The living God is dangerously good. We have made our own ideas of goodness safe and comfortable. The dangerous goodness of God cuts across our culturally based versions of “good.” It’s not about your version of good, or mine. The wisdom of this age wants to fashion a goodness after its own image, a safe goodness of which we are the judge. Our ideas of goodness may lead us to our doom. When we demand a god who conforms to our view of good and evil, we have made him over in our image.

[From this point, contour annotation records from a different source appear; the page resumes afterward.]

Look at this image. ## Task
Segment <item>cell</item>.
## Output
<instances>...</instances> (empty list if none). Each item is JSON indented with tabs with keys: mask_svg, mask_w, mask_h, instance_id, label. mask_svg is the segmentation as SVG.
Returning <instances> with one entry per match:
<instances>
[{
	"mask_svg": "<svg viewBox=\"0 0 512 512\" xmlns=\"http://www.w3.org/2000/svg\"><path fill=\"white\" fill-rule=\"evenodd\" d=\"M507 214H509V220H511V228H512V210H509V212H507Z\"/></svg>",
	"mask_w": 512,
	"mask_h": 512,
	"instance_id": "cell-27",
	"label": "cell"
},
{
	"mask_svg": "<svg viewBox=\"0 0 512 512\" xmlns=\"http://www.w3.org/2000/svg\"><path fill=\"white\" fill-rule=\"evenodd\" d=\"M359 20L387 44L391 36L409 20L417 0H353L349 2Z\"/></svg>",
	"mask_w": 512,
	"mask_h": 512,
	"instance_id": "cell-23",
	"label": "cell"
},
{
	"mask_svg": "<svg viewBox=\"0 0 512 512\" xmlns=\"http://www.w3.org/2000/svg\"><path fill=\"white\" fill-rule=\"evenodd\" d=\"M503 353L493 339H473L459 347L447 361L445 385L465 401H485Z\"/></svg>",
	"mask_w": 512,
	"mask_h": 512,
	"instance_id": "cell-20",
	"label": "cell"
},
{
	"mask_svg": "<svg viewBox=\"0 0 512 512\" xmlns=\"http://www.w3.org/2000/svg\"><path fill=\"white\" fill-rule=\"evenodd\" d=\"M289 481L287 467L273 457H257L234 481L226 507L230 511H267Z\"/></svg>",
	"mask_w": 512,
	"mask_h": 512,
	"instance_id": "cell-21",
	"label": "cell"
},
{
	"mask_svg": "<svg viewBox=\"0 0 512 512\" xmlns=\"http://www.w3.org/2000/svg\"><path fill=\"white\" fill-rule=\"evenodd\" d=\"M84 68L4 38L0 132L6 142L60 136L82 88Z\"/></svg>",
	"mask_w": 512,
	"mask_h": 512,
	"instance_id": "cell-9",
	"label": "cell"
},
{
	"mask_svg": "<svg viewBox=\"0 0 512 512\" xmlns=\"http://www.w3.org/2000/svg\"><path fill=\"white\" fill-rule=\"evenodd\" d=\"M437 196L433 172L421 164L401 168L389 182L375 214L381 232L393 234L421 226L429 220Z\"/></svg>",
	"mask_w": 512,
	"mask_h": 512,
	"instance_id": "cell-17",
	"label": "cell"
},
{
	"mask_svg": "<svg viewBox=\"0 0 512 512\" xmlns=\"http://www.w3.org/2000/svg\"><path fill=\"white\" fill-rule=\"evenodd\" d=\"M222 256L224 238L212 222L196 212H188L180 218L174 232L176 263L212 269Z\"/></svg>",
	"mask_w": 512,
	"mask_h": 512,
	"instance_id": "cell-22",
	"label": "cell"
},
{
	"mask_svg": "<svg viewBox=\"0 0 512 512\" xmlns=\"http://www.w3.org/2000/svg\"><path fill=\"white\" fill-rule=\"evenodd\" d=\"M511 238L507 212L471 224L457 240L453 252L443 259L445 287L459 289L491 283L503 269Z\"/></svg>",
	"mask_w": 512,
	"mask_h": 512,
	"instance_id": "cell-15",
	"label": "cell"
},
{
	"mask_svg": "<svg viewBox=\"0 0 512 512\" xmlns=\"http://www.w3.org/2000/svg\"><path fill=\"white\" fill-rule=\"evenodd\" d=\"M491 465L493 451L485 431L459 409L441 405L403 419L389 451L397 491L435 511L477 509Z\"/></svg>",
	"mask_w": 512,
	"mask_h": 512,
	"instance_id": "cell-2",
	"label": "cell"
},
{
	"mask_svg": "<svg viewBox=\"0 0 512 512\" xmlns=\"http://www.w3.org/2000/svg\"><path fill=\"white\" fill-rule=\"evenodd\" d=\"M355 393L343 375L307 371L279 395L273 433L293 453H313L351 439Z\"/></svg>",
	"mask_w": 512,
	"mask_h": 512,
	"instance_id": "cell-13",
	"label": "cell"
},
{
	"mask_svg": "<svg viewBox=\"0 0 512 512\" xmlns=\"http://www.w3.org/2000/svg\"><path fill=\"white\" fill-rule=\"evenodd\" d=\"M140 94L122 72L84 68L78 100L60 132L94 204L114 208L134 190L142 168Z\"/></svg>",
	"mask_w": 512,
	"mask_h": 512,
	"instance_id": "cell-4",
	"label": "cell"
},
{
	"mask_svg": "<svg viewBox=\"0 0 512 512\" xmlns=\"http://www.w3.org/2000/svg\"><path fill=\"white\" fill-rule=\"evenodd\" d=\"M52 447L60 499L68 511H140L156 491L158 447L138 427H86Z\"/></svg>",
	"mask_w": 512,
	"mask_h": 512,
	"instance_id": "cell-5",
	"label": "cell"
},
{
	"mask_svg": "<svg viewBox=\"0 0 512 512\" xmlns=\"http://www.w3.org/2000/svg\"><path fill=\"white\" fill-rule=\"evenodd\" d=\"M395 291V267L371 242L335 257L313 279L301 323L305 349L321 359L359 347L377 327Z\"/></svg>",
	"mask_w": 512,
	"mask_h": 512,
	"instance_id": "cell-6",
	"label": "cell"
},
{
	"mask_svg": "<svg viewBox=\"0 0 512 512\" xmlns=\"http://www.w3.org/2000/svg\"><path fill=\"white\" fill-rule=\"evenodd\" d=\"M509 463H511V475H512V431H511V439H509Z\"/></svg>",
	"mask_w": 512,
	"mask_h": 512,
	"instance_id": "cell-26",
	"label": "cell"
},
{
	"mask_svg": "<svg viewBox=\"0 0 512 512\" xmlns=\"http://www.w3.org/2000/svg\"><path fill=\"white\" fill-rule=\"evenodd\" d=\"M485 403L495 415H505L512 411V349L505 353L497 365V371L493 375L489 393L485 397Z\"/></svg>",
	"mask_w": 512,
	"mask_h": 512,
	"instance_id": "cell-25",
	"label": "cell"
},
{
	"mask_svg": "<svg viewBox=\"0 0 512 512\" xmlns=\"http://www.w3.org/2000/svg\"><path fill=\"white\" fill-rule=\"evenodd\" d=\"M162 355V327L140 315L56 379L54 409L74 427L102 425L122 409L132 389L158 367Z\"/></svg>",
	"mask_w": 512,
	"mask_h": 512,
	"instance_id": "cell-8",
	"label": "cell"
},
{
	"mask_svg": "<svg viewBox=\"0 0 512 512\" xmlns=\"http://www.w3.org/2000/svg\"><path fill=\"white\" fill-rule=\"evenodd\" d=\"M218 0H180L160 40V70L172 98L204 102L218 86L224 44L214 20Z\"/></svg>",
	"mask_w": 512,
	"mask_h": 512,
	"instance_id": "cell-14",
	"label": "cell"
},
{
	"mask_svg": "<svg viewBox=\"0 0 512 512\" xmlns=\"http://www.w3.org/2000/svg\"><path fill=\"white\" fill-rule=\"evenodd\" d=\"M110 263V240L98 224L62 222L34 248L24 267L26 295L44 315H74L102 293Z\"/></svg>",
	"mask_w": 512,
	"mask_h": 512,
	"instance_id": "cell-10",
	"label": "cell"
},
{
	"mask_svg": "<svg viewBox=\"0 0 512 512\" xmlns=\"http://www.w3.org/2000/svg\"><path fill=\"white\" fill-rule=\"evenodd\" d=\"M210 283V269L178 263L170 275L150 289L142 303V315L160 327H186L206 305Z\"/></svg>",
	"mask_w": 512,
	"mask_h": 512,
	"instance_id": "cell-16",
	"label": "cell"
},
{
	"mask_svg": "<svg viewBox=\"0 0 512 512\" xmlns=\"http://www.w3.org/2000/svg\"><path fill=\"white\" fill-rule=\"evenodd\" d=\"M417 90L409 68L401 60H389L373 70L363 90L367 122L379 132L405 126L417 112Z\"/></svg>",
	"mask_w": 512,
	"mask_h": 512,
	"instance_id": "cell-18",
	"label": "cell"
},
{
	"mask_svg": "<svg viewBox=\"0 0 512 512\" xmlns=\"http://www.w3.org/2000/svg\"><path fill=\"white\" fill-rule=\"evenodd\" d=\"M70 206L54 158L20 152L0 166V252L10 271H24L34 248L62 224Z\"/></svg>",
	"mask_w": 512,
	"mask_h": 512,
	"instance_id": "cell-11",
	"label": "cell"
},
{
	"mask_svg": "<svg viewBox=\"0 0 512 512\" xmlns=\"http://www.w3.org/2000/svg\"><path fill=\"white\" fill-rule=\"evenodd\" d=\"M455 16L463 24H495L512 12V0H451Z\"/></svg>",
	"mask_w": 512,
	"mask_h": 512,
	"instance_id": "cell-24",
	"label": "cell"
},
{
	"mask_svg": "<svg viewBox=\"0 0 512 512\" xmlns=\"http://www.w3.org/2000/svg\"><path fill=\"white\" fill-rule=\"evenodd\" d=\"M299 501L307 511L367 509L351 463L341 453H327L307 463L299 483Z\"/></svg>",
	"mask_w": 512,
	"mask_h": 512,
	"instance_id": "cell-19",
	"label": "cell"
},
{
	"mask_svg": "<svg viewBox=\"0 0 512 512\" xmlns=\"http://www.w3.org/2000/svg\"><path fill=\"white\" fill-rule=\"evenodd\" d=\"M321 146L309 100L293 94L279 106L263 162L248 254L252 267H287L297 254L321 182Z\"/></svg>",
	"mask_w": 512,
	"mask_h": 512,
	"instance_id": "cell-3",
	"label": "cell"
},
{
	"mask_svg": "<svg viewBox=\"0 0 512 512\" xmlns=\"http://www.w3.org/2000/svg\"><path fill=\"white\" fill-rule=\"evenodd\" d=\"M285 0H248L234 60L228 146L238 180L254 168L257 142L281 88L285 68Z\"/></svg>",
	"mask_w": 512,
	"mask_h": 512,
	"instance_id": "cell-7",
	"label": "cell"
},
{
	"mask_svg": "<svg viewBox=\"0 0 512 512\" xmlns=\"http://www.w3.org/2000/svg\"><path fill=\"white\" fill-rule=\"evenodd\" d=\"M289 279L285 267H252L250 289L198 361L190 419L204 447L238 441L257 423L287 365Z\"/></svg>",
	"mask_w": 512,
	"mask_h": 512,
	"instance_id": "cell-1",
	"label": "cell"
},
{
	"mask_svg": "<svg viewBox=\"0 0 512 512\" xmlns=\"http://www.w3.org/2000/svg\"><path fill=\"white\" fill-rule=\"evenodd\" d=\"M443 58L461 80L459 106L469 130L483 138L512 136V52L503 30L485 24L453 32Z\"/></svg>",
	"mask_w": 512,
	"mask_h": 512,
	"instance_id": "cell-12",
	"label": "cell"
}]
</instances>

We are, in fact, afraid of Absolute Goodness. When humankind saw True Goodness among us, we nailed him to the cross. We employed the powers of government and religion in a vain attempt to muzzle him and continue ordering the world after our own ideas of what is right.

But what is right? What is good? Pilate asked Jesus “What is truth?” In the last hundred years the wisdom of this age has answered that question by concluding there is no such thing. We have moved beyond the question of truth, and we are stuck today on “What is good?” Each of us should tremble if we reach the same result as we did with truth—that we should be be left to choose our own ideas of good. The goodness of this world is the promise that we will become like God—all we need is the knowledge of good and evil (never mind what shortcuts we take, or the source of this knowledge).

Jesus demonstrates goodness through his humility: that the human mind should bow before the glory of God. Goodness is the fruit of walking with the Master of Life, of learning his heart, gaining his mind, and making room for his Spirit. We would be wise to give up our definitions of goodness until his work takes root in us.

And this is just the start, because the same is true for each fruit of the Spirit. If we let him, the Spirit will redefine love, joy, peace, forbearance, kindness, (and goodness) faithfulness, gentleness and self-control. We will discover heaven’s definitions of each good thing.